Stated problem
Copy out, word for word, the stretch of the resource deployment order text from "To guarantee that" through "ClusterProfile as provisioned.".

Text section
----

Resource Deployment Order - depends-on

Managing multiple applications across different teams, each of them requiring the presence of the cert-manager, consider utilizing a ClusterProfile to deploy cert-manager centrally.

This approach enables other ClusterProfiles, responsible for deploying applications that depend on cert-manager, to leverage the dependsOn field to ensure the cert-manager is present prior to application deployment.

To guarantee that cert-manager is not only deployed but also functional, employ the validateHealths flag. The below ClusterProfile will deploy cert-manager in any cluster matching the label selector env=fv and subsequently wait for all deployments in the cert-manager namespace to reach a healthy state (active replicas matching requested replicas) before setting the ClusterProfile as provisioned.

---
apiVersion: config.projectsveltos.io/v1beta1
kind: ClusterProfile
metadata:
  name: cert-manager
spec:
  clusterSelector:
    matchLabels:
      env: fv
  syncMode: Continuous
  helmCharts:
  - repositoryURL:    https://charts.jetstack.io
    repositoryName:   jetstack
    chartName:        jetstack/cert-manager
    chartVersion:     v1.13.2
    releaseName:      cert-manager
    releaseNamespace: cert-manager
    helmChartAction:  Install
    values: |
      installCRDs: true
  validateHealths:
  - name: deployment-health
    featureID: Helm
    group: "apps"

----

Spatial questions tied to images
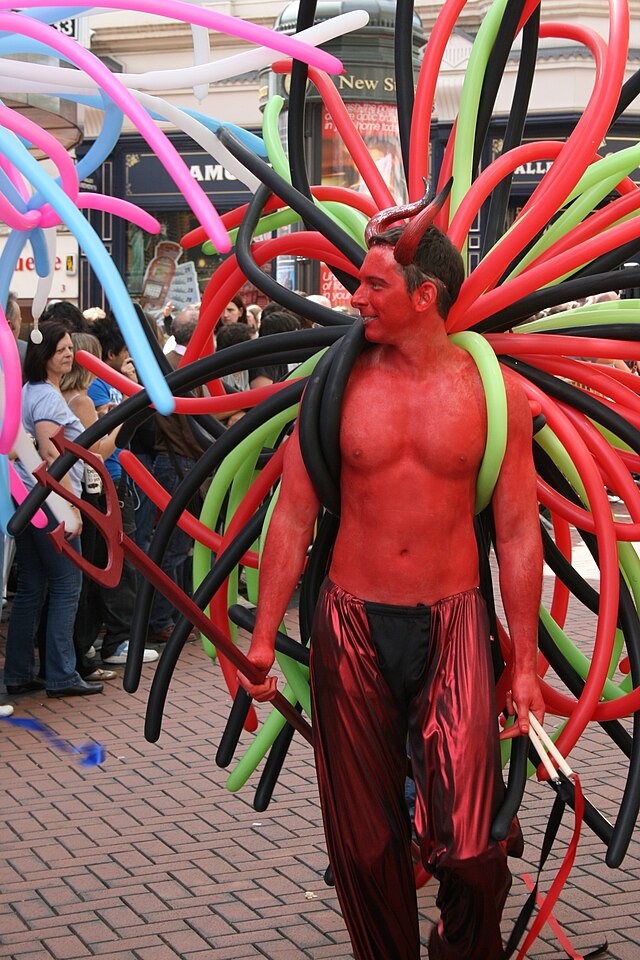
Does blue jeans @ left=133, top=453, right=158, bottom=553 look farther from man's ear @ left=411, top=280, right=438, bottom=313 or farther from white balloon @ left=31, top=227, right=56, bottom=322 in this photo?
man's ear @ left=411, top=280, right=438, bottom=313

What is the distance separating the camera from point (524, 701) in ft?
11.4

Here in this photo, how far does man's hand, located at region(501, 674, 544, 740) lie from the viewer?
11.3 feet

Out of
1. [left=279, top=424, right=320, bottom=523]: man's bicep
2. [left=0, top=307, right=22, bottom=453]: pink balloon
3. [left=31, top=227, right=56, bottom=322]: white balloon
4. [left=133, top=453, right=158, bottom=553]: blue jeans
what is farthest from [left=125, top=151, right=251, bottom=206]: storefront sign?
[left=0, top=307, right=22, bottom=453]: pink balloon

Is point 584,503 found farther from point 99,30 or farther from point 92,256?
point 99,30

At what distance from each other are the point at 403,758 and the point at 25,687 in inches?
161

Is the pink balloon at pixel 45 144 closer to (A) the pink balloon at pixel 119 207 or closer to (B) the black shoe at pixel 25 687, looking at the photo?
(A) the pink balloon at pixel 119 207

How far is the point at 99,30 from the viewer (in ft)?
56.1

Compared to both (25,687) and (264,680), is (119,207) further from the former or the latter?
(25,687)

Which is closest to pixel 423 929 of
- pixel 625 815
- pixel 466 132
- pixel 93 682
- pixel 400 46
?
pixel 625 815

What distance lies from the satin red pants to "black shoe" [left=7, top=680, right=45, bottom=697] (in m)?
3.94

----

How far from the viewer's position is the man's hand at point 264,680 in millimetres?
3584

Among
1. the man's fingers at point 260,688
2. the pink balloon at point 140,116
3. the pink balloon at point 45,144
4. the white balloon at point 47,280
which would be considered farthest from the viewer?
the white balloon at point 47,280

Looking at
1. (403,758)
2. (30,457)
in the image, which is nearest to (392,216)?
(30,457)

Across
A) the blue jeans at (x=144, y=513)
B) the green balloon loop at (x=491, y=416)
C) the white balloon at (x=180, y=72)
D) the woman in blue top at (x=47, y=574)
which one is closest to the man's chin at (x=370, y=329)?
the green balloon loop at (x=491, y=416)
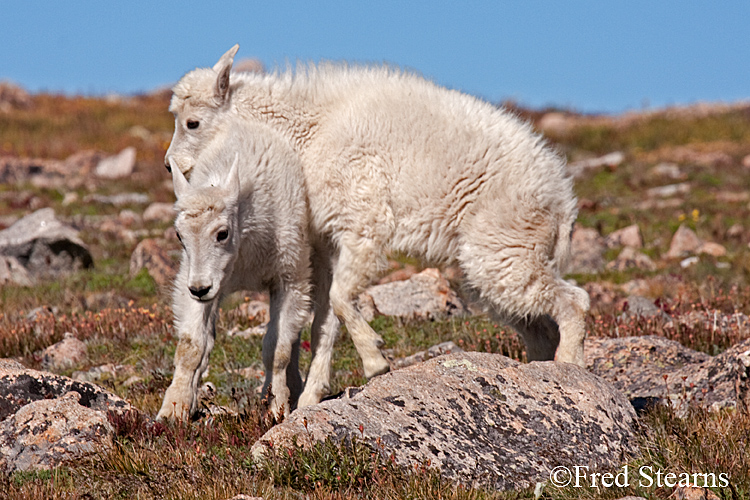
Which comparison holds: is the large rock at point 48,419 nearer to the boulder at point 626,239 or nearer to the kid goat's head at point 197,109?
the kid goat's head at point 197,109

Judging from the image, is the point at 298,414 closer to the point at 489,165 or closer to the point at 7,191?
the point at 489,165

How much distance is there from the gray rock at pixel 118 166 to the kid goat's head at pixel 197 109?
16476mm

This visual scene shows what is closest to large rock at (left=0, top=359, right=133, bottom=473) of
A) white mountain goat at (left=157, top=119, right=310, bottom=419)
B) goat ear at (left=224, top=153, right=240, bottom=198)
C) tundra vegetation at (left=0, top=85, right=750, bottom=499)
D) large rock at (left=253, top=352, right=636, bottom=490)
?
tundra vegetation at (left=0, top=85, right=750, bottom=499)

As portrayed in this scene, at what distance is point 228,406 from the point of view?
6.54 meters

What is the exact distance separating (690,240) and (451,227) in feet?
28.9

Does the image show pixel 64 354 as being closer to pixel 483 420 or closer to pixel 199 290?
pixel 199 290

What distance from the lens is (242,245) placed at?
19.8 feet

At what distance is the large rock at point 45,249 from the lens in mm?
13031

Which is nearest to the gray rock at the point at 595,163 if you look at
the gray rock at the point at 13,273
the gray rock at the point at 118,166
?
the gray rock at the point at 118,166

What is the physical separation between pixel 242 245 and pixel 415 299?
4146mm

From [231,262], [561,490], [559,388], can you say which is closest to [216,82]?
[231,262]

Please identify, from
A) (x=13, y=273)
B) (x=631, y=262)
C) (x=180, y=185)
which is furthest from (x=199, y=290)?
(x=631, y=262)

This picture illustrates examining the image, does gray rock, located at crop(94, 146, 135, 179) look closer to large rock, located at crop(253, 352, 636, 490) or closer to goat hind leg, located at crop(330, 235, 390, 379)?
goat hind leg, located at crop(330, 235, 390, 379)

----

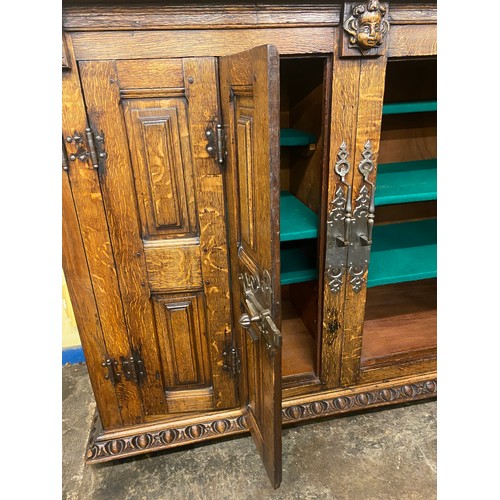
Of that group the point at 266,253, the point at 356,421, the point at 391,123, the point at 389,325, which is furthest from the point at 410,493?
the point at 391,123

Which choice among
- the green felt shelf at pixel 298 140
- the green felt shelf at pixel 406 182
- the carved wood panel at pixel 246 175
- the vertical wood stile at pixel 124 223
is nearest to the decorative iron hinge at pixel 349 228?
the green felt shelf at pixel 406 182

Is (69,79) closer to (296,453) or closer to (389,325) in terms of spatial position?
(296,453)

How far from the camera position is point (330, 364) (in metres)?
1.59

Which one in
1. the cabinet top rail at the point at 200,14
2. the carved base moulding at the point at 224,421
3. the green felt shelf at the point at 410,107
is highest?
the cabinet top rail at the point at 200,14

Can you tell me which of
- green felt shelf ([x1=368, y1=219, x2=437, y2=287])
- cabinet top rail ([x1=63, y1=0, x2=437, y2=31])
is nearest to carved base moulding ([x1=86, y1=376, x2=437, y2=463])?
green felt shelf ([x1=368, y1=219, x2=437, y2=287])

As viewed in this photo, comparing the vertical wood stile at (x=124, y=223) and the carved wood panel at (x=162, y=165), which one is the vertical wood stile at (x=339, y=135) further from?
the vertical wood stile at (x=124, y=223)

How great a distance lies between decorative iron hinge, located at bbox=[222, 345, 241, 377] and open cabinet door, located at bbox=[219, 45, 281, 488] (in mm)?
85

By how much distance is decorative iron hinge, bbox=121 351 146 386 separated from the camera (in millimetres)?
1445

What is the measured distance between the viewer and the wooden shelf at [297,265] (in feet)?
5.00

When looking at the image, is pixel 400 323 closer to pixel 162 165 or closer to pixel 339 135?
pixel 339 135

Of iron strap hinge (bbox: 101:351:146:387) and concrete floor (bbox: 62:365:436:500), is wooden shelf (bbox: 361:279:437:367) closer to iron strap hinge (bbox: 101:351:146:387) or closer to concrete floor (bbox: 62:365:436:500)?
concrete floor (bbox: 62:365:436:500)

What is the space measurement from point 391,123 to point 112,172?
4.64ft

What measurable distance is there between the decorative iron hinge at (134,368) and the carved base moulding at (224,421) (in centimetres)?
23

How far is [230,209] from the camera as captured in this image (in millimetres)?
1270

----

Correct result
To guarantee that cert-manager is not only deployed but also functional, employ the validateHealths flag. The below ClusterProfile will deploy cert-manager in any cluster matching the label selector env=fv and subsequently wait for all deployments in the cert-manager namespace to reach a healthy state (active replicas matching requested replicas) before setting the ClusterProfile as provisioned.